Figure 3. Analysis of Opto-mFGFR1 dimerization and sites required for MAPK/ERK pathway activation.

1. MAPK/ERK pathway activation in response to blue light for HEK293 cells that were transfected with imFGFR1, Opto-mFGFR1 or genes with R195E substitution. This substitution prevents functional KD dimerization.
2. Chemical cross-linking reveals light-induced dimerization of Opto-mFGFR1 in M38K^Opto-mFGFR1 cells. Cells were stimulated with blue light for 15 min.

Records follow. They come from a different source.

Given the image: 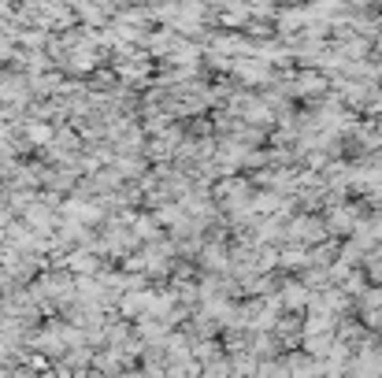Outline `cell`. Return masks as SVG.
Returning a JSON list of instances; mask_svg holds the SVG:
<instances>
[{
	"label": "cell",
	"instance_id": "7",
	"mask_svg": "<svg viewBox=\"0 0 382 378\" xmlns=\"http://www.w3.org/2000/svg\"><path fill=\"white\" fill-rule=\"evenodd\" d=\"M15 56V48H11V38L4 34V30H0V63H4V60H11Z\"/></svg>",
	"mask_w": 382,
	"mask_h": 378
},
{
	"label": "cell",
	"instance_id": "3",
	"mask_svg": "<svg viewBox=\"0 0 382 378\" xmlns=\"http://www.w3.org/2000/svg\"><path fill=\"white\" fill-rule=\"evenodd\" d=\"M63 216H71V219H78V223H97V219H101V208H97V204H86V201H78V196H75V201L63 204Z\"/></svg>",
	"mask_w": 382,
	"mask_h": 378
},
{
	"label": "cell",
	"instance_id": "1",
	"mask_svg": "<svg viewBox=\"0 0 382 378\" xmlns=\"http://www.w3.org/2000/svg\"><path fill=\"white\" fill-rule=\"evenodd\" d=\"M60 264L78 271V274H97V271H101V260H97L93 252H86V249H75L67 256H60Z\"/></svg>",
	"mask_w": 382,
	"mask_h": 378
},
{
	"label": "cell",
	"instance_id": "9",
	"mask_svg": "<svg viewBox=\"0 0 382 378\" xmlns=\"http://www.w3.org/2000/svg\"><path fill=\"white\" fill-rule=\"evenodd\" d=\"M4 286H8V267L0 264V289H4Z\"/></svg>",
	"mask_w": 382,
	"mask_h": 378
},
{
	"label": "cell",
	"instance_id": "2",
	"mask_svg": "<svg viewBox=\"0 0 382 378\" xmlns=\"http://www.w3.org/2000/svg\"><path fill=\"white\" fill-rule=\"evenodd\" d=\"M23 96H26L23 74H0V101H15V104H19Z\"/></svg>",
	"mask_w": 382,
	"mask_h": 378
},
{
	"label": "cell",
	"instance_id": "8",
	"mask_svg": "<svg viewBox=\"0 0 382 378\" xmlns=\"http://www.w3.org/2000/svg\"><path fill=\"white\" fill-rule=\"evenodd\" d=\"M19 41H23L26 48H41V45H45V34H34V30H26V34H23Z\"/></svg>",
	"mask_w": 382,
	"mask_h": 378
},
{
	"label": "cell",
	"instance_id": "6",
	"mask_svg": "<svg viewBox=\"0 0 382 378\" xmlns=\"http://www.w3.org/2000/svg\"><path fill=\"white\" fill-rule=\"evenodd\" d=\"M282 301H286L290 308H301L308 301V289L305 286H286V293H282Z\"/></svg>",
	"mask_w": 382,
	"mask_h": 378
},
{
	"label": "cell",
	"instance_id": "4",
	"mask_svg": "<svg viewBox=\"0 0 382 378\" xmlns=\"http://www.w3.org/2000/svg\"><path fill=\"white\" fill-rule=\"evenodd\" d=\"M290 238H293V241H320V238H323V226L315 223V219H297V223L290 226Z\"/></svg>",
	"mask_w": 382,
	"mask_h": 378
},
{
	"label": "cell",
	"instance_id": "5",
	"mask_svg": "<svg viewBox=\"0 0 382 378\" xmlns=\"http://www.w3.org/2000/svg\"><path fill=\"white\" fill-rule=\"evenodd\" d=\"M56 138V130L53 126H45V123H26V141H34V145H48Z\"/></svg>",
	"mask_w": 382,
	"mask_h": 378
}]
</instances>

3. Single-site or multi-site substitutions test phosphorylation site and coupling site requirements of Opto-mFGFR1. MAPK/ERK pathway activation in HEK293 cells that were transfected with Opto-mFGFR1 harbouring Tyr substitions at positions 81 (463), 201 (583), 203 (585), 348 (730), 384 (766) and 447 (3) or combined substitutions to Ala (‘4A’) at positions K37, P40, L41 and R43 (K419, P422, L423 and R425; numbering is relative to start methionine of Opto-mFGFR1; corresponding positions in mFGFR1 or VfAU1-LOV are given in parentheses). These residues were previously shown to be phosphorylated (Tyr) or required for association of FRS2 (LysProLeuArg).

Data information: For (A) and (C): 24 h after transfection, cells were stimulated with blue light for 8 h followed by detection of luciferase. Mean values ± SEM for two to 16 independent experiments each performed in triplicates are shown. For (A–C): Light intensity was ˜2.5 μW/mm².